Introduction and discovery overview
Customer discovery is an ongoing process. Discovery is performed at the pre-sales stage, during project kickoff, and is continued though the iterations of your solution building. Knowing your customer, how they think, and what they need are vital ingredients to the success of a project.
The most important question that you can ask during the discovery process is: "Why?"
Occasionally, however, that question must be asked in different ways.
For example, when a customer says, "We need a button on this screen to do this thing," your why question might sound more like, "What do users need to have happen after completing their tasks on this screen?"
This module covers the following topics:
Starting with initial customer discovery, a process that often happens before they are actually your customers.
Managing customer discovery meetings by preparing in advance and having a plan for what happens next.
Listening to an interview between two solution architects on how they communicate with customers.
Evaluating customer needs and how that process is more than simply marking items on a checklist as complete. Additionally, this topic examines how you can add value and meet customer requirements.
Introducing your customer
This module refers to the customer Woodgrove Bank, and the exercises and discussions throughout the lesson relate to this customer and how you can help them.
Woodgrove Bank has offices in 14 US States in addition to an office in the UK and another in Germany. Woodgrove Bank is a leading global financial services provider with an emphasis on commercial lending and investments. Administrative users work in the office and are never mobile. However, all mid-level managers need to be able to work from their home offices or while on site with a client. The team at Woodgrove feels overwhelmed with their disparate systems; therefore, they are looking for a solution that connects their data in a way that boosts financial success and customer satisfaction. With an internal-facing only deployment, Woodgrove Bank would have fewer regulatory concerns; however, each team within the bank would have their own responsibilities.
The following table describes Woodgrove Bank's customer-facing teams.
|Business Growth and Asset Management
|Commercial Accounts with less than $1B in annual transactions. Growth in this sense refers to the loans used to reinvest in the corporation. These customers share a group of account managers; they are not specifically assigned to an individual.
|Each customer in this division is assigned a senior account manager as their primary contact for all banking matters. Once a company is managed in this division, they remain here; even if they roll off the Fortune 500.
|Group Portfolio Management
|This team manages the parent/child accounts for firms with multiple organizations under a common umbrella.
|New Business Development
|This division is primarily marketing for new business. Once an account is qualified and active, it moves on to the appropriate management team.
|Public Sector/Government/Higher Education
|Woodgrove is a preferred lender to many sovereign governments around the globe as well as private universities. This team also tends to the handful of high-volume non-profits serviced by the bank.
|This team is the smallest as Woodgrove focuses on commercial products. However, high volume consumer lending is available on a case by case basis. This team is not advertised to external prospects, but mostly utilized by the executives of corporate clients.
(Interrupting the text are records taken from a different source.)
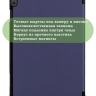 Чехол для Lenovo Tab P10 TB-X705 (темно-синий)
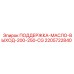 Оригинальный кронштейн Epiroc артикул 2205722840
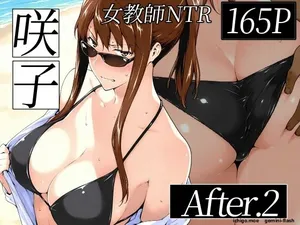 Sakiko-san no Kantsuu Moyou #2 (Sakiko-san no Dansei Jijou)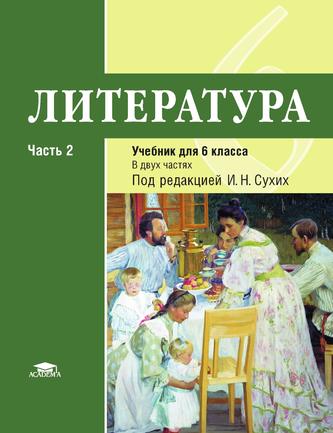 Превью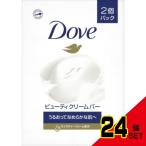 ダヴビューティクリームバー85g×2コ × 24点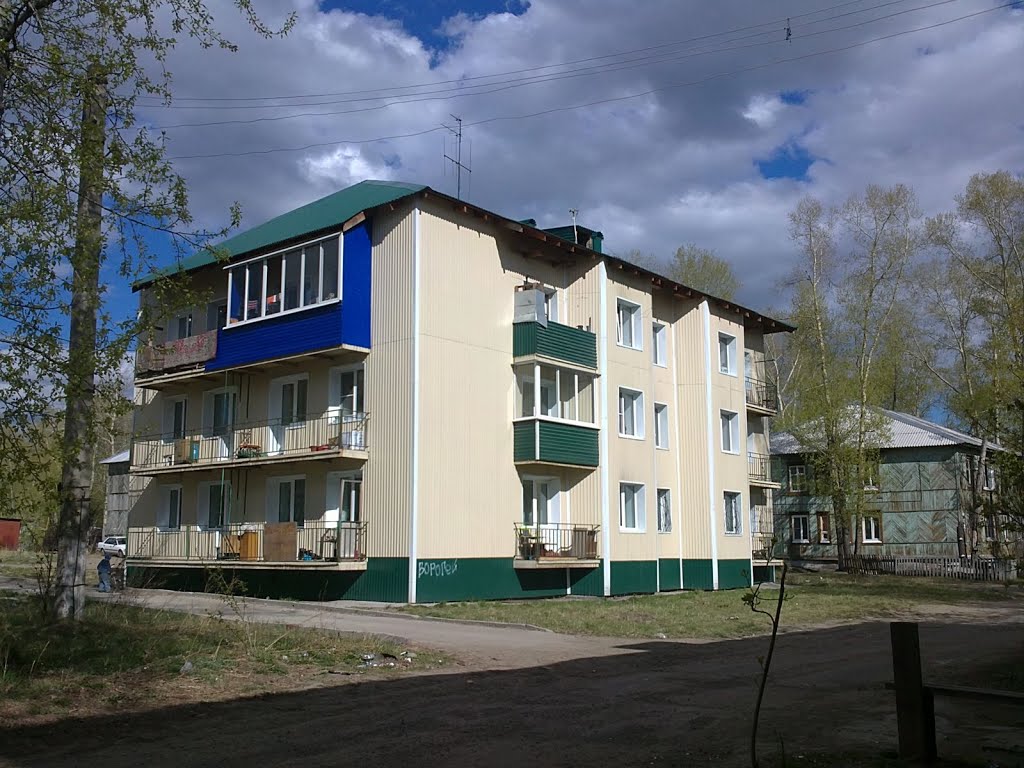 Стопани 31 (май 2013), Усолье-Сибирское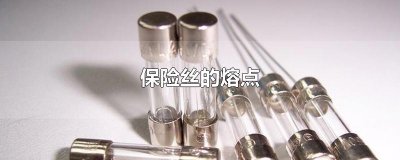 ​保险丝的熔点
|This team consists of members of each of the other teams, this ensures a consistent experience as accounts may move between teams and interact in other ways. This team also establishes best practices for users.
|Escalation Call Center
|The bank runs a 24/7/365 call center. They have a five-person team (one manager and four CSRs) in each of Chicago, Frankfurt and two teams in an outsourced center in Manila (the Philippines) doing an early and late shift to cover the APAC region.
In addition to these teams, Woodgrove Bank has the standard set of C-Suite Executives who are involved with overall bank operations and supporting the teams as needed.
Woodgrove Bank is hoping to have the new system in a pilot phase so that the CEO can present initial results to the annual general meeting (AGM) in four months' time.